Saudi Arabia is actively engaging in negotiations with Chinese officials to price oil sales to China in yuan instead of the U.S. dollar, the Wall Street Journal reported.
If the two countries decide to conduct business using the Chinese yuan instead of the U.S. dollar, this could mean trouble for America’s dominance as the global economic hegemon.
Reportedly, the Saudi talks with China have been off and on for six years but have recently begun to accelerate as Saudi leadership grows increasingly discontented with American security commitments to defend the country.
The Saudis are unhappy with the lack of American support for their intervention in the ongoing Yemen civil war and over the Biden administration’s renewed attempts to strike a deal with Iran over its nuclear program.
Saudi officials are also reportedly uncomfortable with the Biden administration’s ham-fisted withdrawal from Afghanistan last year.
China currently buys more than 25% of the oil exported from Saudi Arabia. Should these transactions be conducted in yuan instead of dollars, those sales would boost the standing of China’s currency and diminish the standing of the dollar.
Around 80% of global oil sales are transacted in dollars. Saudi Arabia exports roughly 6.2 million barrels of crude oil a day. If the Saudis price even a fraction of this in something other than the dollar, it would mark a profound shift in the global economy’s pecking order.
Since 1974, the Saudis have traded oil exclusively in dollars after making a deal with the Nixon administration that promised security guarantees for the kingdom.
In 2018, the Chinese government introduced oil contracts priced in yuan as it worked to make its currency more tradeable across the globe. To China’s chagrin, this did not increase its leverage in the oil market. And as the Chinese government seeks to reduce its — and by extension the globe’s — dependence on the dollar, it has worked overtime to court Saudi leadership.

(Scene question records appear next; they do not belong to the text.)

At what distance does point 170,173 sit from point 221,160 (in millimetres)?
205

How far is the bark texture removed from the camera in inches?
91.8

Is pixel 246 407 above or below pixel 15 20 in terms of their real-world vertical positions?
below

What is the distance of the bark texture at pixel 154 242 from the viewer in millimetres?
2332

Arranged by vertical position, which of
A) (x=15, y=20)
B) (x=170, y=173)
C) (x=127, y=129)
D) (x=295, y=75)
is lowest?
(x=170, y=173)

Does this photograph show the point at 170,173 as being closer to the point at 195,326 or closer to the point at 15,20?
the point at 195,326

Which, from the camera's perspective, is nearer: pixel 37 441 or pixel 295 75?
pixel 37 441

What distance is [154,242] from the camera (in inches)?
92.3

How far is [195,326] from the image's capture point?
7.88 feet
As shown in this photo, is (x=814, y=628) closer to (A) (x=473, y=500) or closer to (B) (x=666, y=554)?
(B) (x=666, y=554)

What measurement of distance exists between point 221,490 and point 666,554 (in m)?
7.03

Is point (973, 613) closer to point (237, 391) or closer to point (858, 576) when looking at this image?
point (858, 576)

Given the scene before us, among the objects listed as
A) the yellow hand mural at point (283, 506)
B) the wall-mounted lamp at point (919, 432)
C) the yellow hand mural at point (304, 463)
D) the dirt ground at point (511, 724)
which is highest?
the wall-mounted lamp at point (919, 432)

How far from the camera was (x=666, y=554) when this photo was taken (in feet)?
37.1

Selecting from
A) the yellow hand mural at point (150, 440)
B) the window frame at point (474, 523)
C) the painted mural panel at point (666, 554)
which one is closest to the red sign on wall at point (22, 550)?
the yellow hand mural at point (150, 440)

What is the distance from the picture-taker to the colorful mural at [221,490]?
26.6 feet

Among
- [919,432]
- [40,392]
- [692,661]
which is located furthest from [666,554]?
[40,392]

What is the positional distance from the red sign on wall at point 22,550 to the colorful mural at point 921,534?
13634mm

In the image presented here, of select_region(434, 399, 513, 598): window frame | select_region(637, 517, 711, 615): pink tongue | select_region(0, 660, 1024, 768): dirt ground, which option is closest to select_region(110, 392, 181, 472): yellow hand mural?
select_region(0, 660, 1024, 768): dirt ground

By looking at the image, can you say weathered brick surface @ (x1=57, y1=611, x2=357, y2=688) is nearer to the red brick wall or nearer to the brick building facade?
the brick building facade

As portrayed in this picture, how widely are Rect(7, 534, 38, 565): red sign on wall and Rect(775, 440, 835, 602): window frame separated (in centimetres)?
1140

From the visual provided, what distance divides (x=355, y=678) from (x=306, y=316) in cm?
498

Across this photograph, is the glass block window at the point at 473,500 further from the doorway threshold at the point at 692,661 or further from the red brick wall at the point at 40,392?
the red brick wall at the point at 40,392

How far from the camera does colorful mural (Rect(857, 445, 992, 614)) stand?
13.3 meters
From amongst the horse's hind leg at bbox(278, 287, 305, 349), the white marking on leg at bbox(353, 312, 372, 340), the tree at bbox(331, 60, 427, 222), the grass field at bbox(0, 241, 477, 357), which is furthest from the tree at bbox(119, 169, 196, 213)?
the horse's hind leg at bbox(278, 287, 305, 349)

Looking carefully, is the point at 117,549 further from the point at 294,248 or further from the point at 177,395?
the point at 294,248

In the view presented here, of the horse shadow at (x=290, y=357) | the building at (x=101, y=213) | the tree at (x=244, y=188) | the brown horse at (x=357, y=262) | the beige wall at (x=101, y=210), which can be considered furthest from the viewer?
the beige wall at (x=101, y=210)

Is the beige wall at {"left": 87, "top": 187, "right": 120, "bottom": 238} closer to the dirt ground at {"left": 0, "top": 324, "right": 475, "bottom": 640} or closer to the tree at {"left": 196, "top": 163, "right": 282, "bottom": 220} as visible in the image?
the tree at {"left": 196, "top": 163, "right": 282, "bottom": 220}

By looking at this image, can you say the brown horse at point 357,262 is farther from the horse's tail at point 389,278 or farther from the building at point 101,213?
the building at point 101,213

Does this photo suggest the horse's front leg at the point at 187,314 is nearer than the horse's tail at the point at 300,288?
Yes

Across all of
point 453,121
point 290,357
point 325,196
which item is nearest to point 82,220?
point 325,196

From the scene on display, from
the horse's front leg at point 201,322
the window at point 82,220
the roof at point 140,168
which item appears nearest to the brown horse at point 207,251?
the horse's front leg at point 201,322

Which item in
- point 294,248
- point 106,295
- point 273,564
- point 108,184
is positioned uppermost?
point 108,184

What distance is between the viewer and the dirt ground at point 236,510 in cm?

In recent years, China has helped the Saudi kingdom domestically manufacture ballistic missiles, provided guidance on the Saudi nuclear initiative, and poured money into Saudi Crown Prince Mohammed bin Salman’s pet projects.
Whereas China’s relationship with Saudi Arabia appears to be improving, America’s relationship with the Saudi government is rapidly deteriorating. Prince Mohammed refused to sit in on a call between President Biden and Saudi ruler King Salman in February after U.S. intelligence officials suggested that the prince ordered the killing of a journalist.
A Saudi official said, “The dynamics have dramatically changed. The U.S. relationship with the Saudis has changed, China is the world’s biggest crude importer and they are offering many lucrative incentives to the kingdom.”
He added, “China has been offering everything you could possibly imagine to the kingdom.”